Kathryn Swacha
I study how specialized topics are communicated to audiences who need that information (click here to learn more about my field). Specifically, I am fascinated by how people navigate vast amounts of information regarding how to be ‘healthy’ — advice on what to eat, how much to exercise, which medications to take, which medical procedures to agree to, which doctors to trust, etc. How do we sort through all of this information to make decisions about our bodies that we feel comfortable with?
In a recent project, for example, I explored how older adults sort through health resources, most of which emphasize the medicalized aspects of aging while ignoring other factors important to health. For instance, an elderly woman who has recently been discharged from the hospital might take her medications faithfully because the hospital provided her with discharge papers that clearly explain which medications to take and when. Yet, she might also start skipping meals because she can’t afford to buy her medication AND enough healthy food. Findings like this one inspired me and my research participants—clients of a local senior center—to create some health resources tailored more specifically to these older adults’ everyday realities: for example, we created a cookbook with recipes that used exclusively food pantry ingredients and ran a PR campaign promoting the local Meals on Wheels program, which delivers hot meals directly to seniors’ doors.

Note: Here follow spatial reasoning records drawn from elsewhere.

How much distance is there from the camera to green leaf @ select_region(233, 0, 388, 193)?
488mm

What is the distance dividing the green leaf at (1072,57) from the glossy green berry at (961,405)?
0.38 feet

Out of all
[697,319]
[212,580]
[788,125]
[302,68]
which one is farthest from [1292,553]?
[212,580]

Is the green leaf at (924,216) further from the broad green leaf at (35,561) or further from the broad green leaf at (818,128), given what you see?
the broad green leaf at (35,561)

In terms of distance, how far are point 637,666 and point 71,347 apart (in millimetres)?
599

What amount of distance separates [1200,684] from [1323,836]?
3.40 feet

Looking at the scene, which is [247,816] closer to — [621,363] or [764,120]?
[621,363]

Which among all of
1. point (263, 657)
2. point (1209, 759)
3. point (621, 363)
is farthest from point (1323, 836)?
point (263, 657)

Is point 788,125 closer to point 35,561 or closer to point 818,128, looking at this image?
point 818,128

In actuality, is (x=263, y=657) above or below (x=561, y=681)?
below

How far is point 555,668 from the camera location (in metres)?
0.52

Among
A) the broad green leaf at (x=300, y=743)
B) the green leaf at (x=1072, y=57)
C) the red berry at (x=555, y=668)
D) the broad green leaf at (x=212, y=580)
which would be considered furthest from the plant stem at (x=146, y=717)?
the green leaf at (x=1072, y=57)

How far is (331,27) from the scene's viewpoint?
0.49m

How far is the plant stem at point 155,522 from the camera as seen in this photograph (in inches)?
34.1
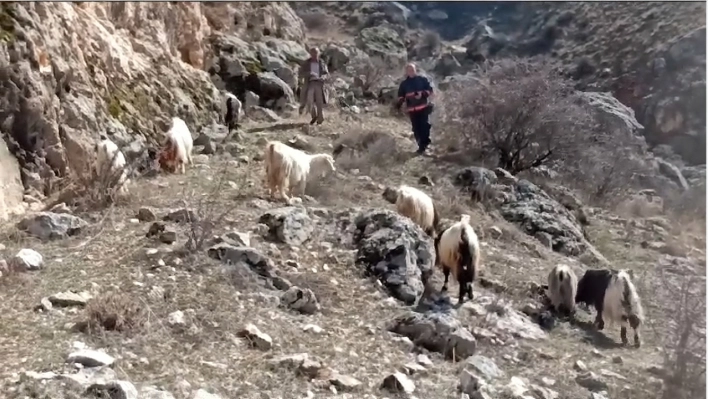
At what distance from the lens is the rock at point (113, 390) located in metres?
3.45

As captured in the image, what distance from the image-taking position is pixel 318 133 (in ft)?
37.0

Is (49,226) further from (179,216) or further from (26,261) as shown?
(179,216)

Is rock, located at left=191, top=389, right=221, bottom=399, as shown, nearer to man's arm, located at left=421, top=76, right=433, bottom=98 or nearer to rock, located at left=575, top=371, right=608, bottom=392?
rock, located at left=575, top=371, right=608, bottom=392

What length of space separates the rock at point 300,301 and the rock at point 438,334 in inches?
23.0

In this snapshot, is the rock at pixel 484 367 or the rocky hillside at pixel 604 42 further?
the rocky hillside at pixel 604 42

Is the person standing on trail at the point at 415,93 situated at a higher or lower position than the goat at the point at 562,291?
→ higher

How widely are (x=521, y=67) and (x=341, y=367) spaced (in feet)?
31.2

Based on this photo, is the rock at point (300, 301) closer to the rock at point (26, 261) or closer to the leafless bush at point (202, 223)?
the leafless bush at point (202, 223)

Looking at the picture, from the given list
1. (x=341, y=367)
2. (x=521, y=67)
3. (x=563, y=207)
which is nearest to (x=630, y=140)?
(x=521, y=67)

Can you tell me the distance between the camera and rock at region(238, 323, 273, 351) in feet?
14.6

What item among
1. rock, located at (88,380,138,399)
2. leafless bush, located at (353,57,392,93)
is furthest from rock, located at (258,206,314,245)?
leafless bush, located at (353,57,392,93)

Because I often survey, interview, or observe people in their daily lives in order to understand how they use health information, I’m always grappling with how to do such research in a way that can also benefit those people. My co-researcher, Jennifer Bay, and I recently analyzed what we call the ‘data imperative’—a push for more and more numerical information about people who use social services such as food pantries, clinics, or shelters. On the one hand, such information can lead to improved social services—for example, non-profit organizations often need to include ‘hard’ data in the grant applications that they write to ask for funds to expand their social programs. On the other hand, this push for data can give an incomplete picture of social problems by focusing mainly on measurable factors. For example, a national study on hunger recently moved to a digital format, in which participants responded to a survey on tablet computers, in an effort to protect participants’ privacy. However, as the volunteers responsible for asking people to complete that survey, we found that many of the participants preferred to chat with us rather than press their answers on the tablets, particularly when the survey’s multiple choice responses did not match their everyday experiences. In other words, they wanted another human being to hear their story rather than reduce it to a number. Or, many folks just needed someone to hold their baby, entertain their small children, or keep their place in the food pantry line, while they completed the survey, factors which the official survey protocol did not take into account! Based on these findings, we developed a model to help community-based researchers assess how their research might consider participants’ emotional and physical needs beyond collecting data.